> Exercise requirements
Can you continue the forum thread below on how much of a startup its founder keeps, picking up right after its last sentence?

How much to keep of your startup? - elisabeth

I just listened to Sam Altmans &quot;How to Start a Startup&quot; lecture. One part that irritated me is that it is said that in the end you will probably keep around 10% of your startup.<p>Im building a startup right now that is suitable for hyper growth. I expect to keep the majority of it. From previous ventures, I have enough money to pay for myself for the forseeable future. And one or two team members if I find them. So far I do stuff on my own. Its a pure software startup. Why would I expect to sell 90% of it?<p>Zuckerberg owns 28% of Facebook.
Larry and Sergey own 18% of Google.<p>Any numbers on how much the AirBnB, Dropbox, Pinterest... founders kept?
======
tptacek
The mismatch you have with Altman is that you're assuming you'll keep the
lion's share _of the founder equity_ (as distinct from employee and investor
equity). That being the case: with investors, you can plausibly hope to end up
with somewhere between 20-50% of the company.

Say that as a single-founder company, in the unlikely event that you manage to
raise not only a seed rounds but an institutional A round, you end up holding
40% of the company by the time it sells.

Now look at what happens if you have two equal co-founders: 13%, squarely in
Altman country.

Being irritated about this is pointless. At each dilutive step --- dividing
the pie between cofounders, allocating options to employees, buying a pile of
money from seed investors, buying a bigger pile of money from VCs --- you were
given a judgement call: "will the amount of equity I end up, converted to
dollars, be _higher_ or _lower_ if I give up equity now?" If the answer is
"no", you say "no".

Often the answer is "yes". For instance: "will I make more money in the long
run if I cut my stake _in half_ by bringing on an equal cofounder?" If you're
being careful, and you don't have a cofounder already, probably yes. Looking
at your percentage is not helpful. Think of it this way: prior to having a
cofounder, all your energy and skill is generating ${X} amount of value. If
you select a cofounder carefully, you can end up generating _more than ${2X}_
: not only is there _a whole other founder_ working on the problem, but their
skills complement yours. Also you can get the stomach flu for a week and not
leave the company rudderless.

> Recorded information

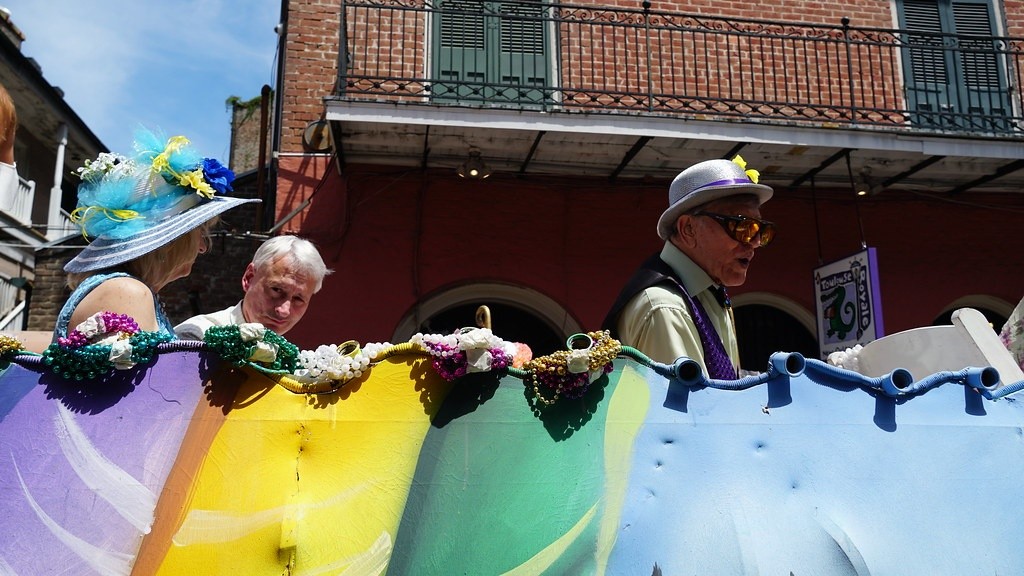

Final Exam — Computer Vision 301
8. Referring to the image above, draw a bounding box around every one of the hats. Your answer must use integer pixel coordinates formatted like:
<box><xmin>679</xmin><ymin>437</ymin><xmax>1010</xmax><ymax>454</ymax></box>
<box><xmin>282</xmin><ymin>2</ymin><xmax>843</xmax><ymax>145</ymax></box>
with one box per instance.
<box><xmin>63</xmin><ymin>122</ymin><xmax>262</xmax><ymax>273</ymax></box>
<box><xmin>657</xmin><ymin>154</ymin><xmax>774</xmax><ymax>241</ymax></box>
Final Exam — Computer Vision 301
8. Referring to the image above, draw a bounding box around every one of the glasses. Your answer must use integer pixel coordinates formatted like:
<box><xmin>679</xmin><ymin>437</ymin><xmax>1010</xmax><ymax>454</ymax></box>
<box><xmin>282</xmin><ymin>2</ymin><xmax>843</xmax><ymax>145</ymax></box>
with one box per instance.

> Task response
The percentage you're left with is a barometer, but it's a little like the
spot cost of a share of stock: you need more context to actually evaluate it.
Having 90% of it can be a _bad sign_ : it means you're keeping a lot of your
value in the bank, rather than deploying it to accelerate your business.

You say you're building a company positioned for "hyper growth". I'd suggest
you double-check that assumption. Implied in the strategy of "hyper-growth" is
"fast go-to-market". That costs money. Money costs equity. My sense is that a
lot of people who believe they're in a shoot- the- moon startup are just fine
with 10%; 10% of ${BIG NUMBER} is ${BIG NUMBER}. If you're thinking about what
10% of ${MODEST NUMBER} is, you're not thinking about "hyper growth". Which is
fine! I think "hyper growth" is a bad strategy for most founders.

You can keep 100% of the company if you go it alone, don't take on investors,
and pay nosebleed market salaries for all your employees. Good luck. Just
remember what 100% of zero is.

Here's a link to one of the rare infographics that is actually helpful:

[http://tctechcrunch2011.files.wordpress.com/2011/10/dilution...](http://tctechcrunch2011.files.wordpress.com/2011/10/dilutionfinal02-640.jpg)

Here's Joel Spolsky on how equity divides in a well-run startup:

[https://gist.github.com/isaacsanders/1653078](https://gist.github.com/isaacsanders/1653078)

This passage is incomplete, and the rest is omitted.